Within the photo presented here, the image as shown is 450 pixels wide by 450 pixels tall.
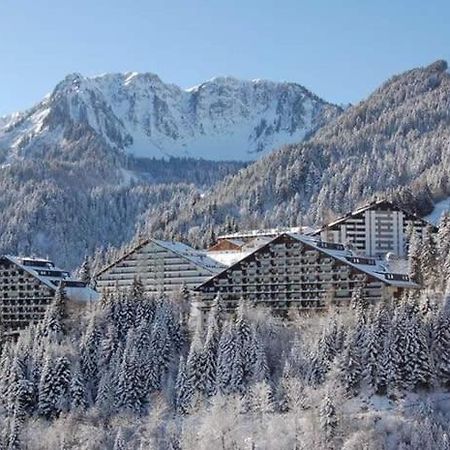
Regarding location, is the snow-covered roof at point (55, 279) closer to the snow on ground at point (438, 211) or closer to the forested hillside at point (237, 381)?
the forested hillside at point (237, 381)

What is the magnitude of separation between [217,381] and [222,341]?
455 cm

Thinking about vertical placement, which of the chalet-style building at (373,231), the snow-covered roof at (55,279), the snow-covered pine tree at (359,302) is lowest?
the snow-covered pine tree at (359,302)

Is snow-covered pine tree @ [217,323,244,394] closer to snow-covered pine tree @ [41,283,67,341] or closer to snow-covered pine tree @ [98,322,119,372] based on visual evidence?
snow-covered pine tree @ [98,322,119,372]

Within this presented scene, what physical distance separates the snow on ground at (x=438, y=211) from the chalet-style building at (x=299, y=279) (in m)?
59.8

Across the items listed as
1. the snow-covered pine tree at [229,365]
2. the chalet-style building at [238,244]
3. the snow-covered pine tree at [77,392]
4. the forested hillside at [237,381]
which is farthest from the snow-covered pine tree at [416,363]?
the chalet-style building at [238,244]

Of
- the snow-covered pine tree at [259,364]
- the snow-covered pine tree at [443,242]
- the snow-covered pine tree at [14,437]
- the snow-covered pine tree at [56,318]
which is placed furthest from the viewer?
the snow-covered pine tree at [443,242]

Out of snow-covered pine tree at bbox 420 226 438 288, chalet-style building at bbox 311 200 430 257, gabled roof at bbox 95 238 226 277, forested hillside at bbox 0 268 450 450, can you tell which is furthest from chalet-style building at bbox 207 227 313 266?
forested hillside at bbox 0 268 450 450

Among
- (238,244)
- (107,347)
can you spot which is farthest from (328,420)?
(238,244)

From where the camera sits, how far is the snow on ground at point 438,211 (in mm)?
176363

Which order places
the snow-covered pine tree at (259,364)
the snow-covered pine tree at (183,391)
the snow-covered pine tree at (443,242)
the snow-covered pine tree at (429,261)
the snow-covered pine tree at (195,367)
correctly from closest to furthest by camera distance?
the snow-covered pine tree at (183,391), the snow-covered pine tree at (259,364), the snow-covered pine tree at (195,367), the snow-covered pine tree at (429,261), the snow-covered pine tree at (443,242)

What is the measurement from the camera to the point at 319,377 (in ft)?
312

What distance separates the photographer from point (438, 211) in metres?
182

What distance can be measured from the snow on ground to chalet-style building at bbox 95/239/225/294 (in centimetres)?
5648

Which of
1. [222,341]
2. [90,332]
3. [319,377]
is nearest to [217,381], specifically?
[222,341]
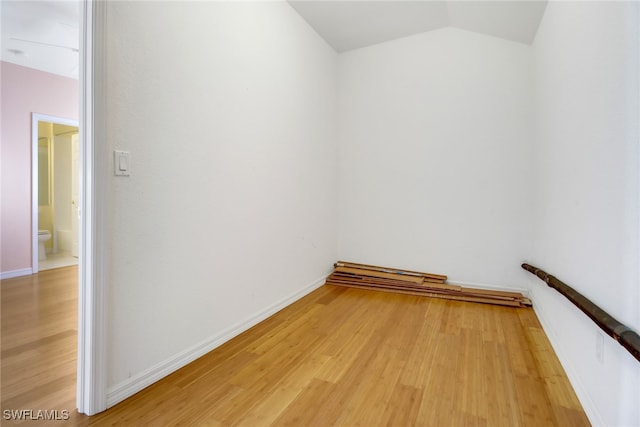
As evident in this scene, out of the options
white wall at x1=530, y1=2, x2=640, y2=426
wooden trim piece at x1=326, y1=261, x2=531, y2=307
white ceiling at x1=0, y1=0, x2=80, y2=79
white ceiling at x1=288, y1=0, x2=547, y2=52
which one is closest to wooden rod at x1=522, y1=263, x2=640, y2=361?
white wall at x1=530, y1=2, x2=640, y2=426

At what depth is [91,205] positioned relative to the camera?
4.83 ft

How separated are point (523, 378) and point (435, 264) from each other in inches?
74.1

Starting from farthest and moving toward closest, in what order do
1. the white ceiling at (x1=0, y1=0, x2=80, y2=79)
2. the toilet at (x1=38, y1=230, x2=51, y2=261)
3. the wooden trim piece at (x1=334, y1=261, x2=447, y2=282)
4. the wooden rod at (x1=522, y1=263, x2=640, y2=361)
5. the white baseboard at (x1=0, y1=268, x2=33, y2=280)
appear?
1. the toilet at (x1=38, y1=230, x2=51, y2=261)
2. the white baseboard at (x1=0, y1=268, x2=33, y2=280)
3. the wooden trim piece at (x1=334, y1=261, x2=447, y2=282)
4. the white ceiling at (x1=0, y1=0, x2=80, y2=79)
5. the wooden rod at (x1=522, y1=263, x2=640, y2=361)

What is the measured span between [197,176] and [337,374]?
60.7 inches

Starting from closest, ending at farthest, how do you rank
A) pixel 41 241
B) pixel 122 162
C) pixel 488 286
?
pixel 122 162 → pixel 488 286 → pixel 41 241

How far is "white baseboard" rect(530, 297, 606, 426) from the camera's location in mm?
1483

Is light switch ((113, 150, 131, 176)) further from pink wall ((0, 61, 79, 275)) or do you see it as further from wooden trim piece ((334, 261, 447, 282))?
pink wall ((0, 61, 79, 275))

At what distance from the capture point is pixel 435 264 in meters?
3.72

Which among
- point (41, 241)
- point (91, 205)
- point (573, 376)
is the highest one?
point (91, 205)

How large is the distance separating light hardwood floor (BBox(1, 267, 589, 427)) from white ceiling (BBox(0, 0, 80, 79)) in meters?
2.79

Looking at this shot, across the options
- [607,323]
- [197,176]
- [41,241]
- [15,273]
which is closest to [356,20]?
[197,176]

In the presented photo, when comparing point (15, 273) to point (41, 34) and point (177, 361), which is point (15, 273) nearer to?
point (41, 34)

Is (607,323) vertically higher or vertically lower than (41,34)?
lower

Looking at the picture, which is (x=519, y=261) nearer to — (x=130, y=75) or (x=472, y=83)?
(x=472, y=83)
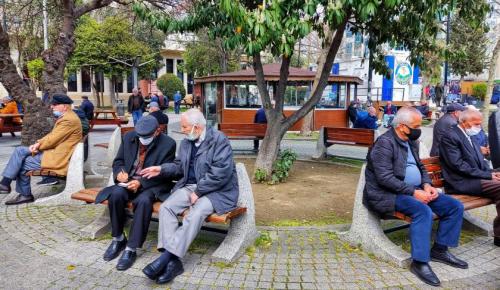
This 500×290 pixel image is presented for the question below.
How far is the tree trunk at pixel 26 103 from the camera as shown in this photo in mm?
9453

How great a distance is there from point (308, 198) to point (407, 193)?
2316mm

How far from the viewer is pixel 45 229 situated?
16.2ft

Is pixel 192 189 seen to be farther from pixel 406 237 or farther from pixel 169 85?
pixel 169 85

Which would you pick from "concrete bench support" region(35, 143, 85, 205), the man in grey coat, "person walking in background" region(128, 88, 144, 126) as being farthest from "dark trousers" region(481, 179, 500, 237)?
"person walking in background" region(128, 88, 144, 126)

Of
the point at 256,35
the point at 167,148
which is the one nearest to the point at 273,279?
the point at 167,148

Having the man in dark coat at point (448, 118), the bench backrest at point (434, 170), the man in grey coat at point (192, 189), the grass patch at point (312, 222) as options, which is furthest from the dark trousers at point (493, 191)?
the man in grey coat at point (192, 189)

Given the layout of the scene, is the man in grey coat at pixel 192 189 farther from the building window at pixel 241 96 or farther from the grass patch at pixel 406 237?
the building window at pixel 241 96

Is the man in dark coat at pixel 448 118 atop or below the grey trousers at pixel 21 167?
atop

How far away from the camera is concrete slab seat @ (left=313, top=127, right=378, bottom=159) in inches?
348

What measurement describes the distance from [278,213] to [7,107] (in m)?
11.4

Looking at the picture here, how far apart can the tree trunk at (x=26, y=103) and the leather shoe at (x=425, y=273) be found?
840 cm

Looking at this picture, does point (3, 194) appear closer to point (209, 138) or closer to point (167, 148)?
point (167, 148)

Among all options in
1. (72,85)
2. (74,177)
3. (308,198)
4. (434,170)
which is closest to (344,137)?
(308,198)

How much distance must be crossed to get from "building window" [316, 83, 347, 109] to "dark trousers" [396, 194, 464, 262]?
14.5m
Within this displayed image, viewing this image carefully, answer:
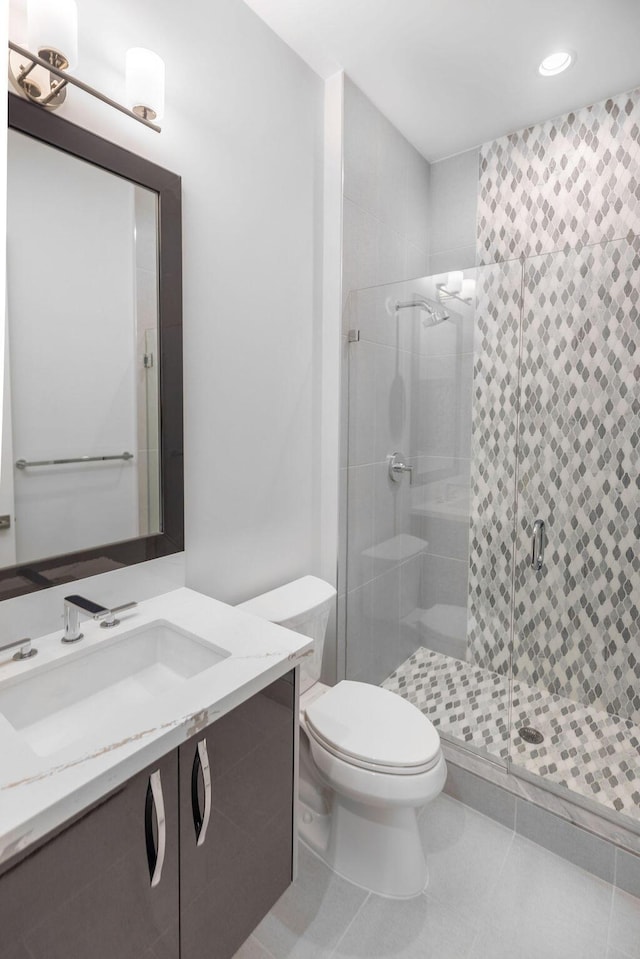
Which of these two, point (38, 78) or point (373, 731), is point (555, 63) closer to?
point (38, 78)

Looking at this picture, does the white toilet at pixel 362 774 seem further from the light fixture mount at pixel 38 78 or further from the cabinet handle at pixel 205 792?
the light fixture mount at pixel 38 78

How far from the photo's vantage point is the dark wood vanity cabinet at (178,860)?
2.29 feet

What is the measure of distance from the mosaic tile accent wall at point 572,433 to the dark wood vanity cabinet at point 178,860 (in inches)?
48.7

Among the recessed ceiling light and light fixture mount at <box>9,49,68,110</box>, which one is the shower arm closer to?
the recessed ceiling light

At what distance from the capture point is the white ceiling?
1.59 m

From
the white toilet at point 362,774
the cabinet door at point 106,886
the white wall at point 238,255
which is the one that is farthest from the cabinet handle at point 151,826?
the white toilet at point 362,774

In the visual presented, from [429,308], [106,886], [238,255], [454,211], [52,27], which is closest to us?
[106,886]

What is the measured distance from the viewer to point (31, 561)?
44.0 inches

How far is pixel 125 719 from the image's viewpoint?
2.75 ft

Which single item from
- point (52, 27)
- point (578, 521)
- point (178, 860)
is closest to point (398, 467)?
point (578, 521)

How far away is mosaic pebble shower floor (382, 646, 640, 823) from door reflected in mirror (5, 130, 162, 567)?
1414mm

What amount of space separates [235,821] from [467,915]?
2.94 feet

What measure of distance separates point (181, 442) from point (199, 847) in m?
0.95

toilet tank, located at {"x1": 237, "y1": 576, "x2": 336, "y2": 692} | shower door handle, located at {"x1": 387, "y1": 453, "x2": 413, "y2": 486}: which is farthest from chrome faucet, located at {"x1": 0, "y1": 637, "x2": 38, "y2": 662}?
shower door handle, located at {"x1": 387, "y1": 453, "x2": 413, "y2": 486}
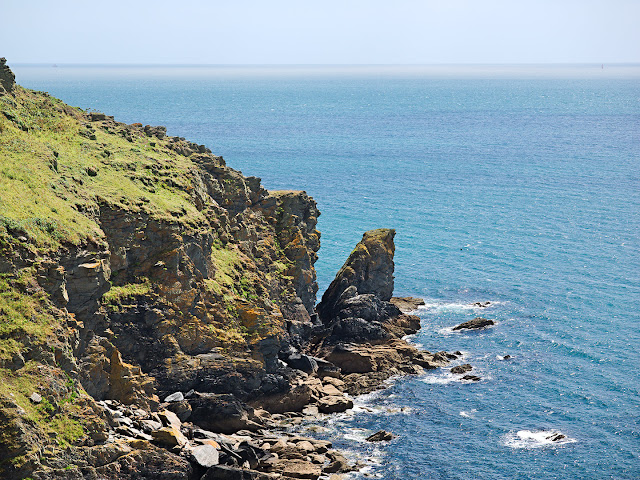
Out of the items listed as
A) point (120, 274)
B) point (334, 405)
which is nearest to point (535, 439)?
point (334, 405)

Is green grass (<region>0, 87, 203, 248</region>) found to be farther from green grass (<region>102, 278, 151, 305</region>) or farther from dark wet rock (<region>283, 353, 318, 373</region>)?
dark wet rock (<region>283, 353, 318, 373</region>)

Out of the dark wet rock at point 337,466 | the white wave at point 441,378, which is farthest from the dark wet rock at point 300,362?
the dark wet rock at point 337,466

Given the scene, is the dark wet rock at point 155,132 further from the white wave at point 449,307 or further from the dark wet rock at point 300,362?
the white wave at point 449,307

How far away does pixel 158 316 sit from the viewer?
6016 cm

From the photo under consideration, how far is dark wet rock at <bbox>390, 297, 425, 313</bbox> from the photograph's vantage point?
93831 mm

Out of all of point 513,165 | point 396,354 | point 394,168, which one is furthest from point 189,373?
point 513,165

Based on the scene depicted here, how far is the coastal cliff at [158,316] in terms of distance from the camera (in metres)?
46.0

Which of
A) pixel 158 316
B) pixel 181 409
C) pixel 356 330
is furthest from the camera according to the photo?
pixel 356 330

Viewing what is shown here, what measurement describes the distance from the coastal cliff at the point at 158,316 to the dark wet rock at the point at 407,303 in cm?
577

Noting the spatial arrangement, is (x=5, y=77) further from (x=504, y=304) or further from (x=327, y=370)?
(x=504, y=304)

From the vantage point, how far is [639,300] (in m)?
96.2

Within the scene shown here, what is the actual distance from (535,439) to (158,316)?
1253 inches

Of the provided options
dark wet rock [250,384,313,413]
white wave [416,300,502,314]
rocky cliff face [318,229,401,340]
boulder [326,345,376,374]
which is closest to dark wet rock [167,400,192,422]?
dark wet rock [250,384,313,413]

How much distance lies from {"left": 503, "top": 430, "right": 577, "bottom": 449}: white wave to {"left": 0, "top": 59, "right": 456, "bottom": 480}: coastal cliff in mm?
14082
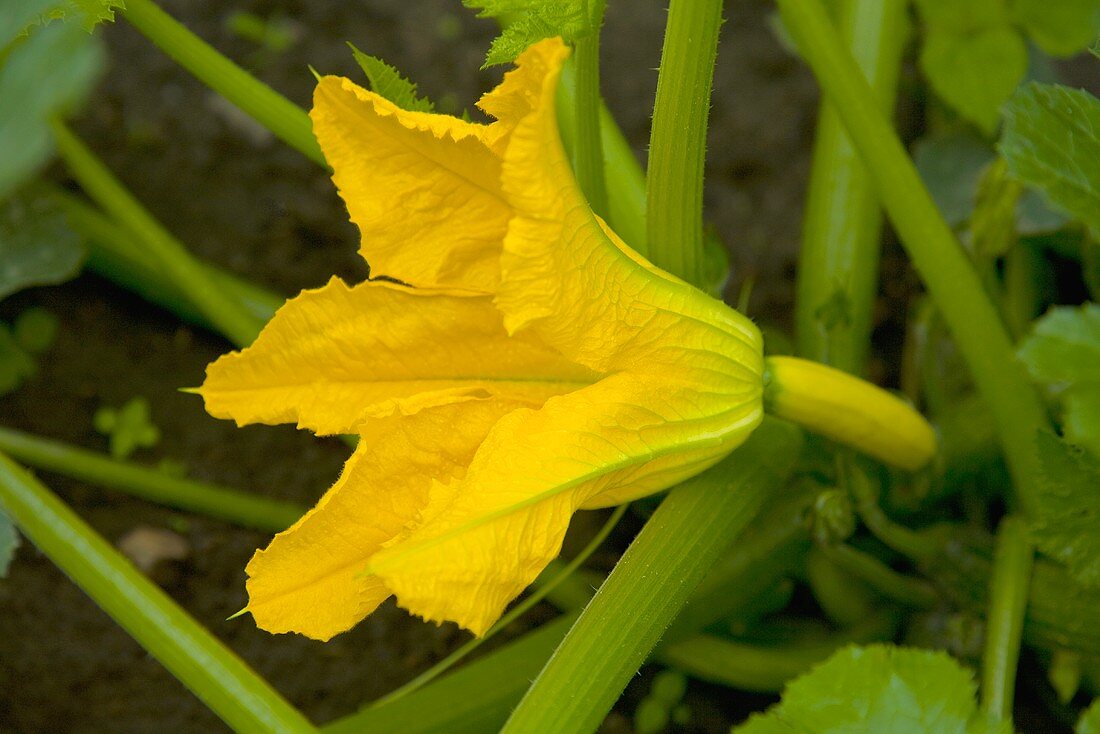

| EXERCISE INSTRUCTIONS |
Starting at the line of the data that contains "At what distance from the capture point is the" and ending after the line that contains "44.0 inches", reproduce those lines with "white wall" swapped for "tiled wall" and everything else left as is.

| SOLUTION |
At what distance from the capture point is the white ceiling?
1.59 m

From
the white toilet at point 362,774
the cabinet door at point 106,886
the tiled wall at point 238,255
which is the one that is farthest from the cabinet handle at point 151,826?
the white toilet at point 362,774

In the visual presented, from [429,308], [106,886], [238,255], [454,211], [52,27], which is closest to us?
[106,886]

What is the measured distance from the viewer to point (31, 561)?
44.0 inches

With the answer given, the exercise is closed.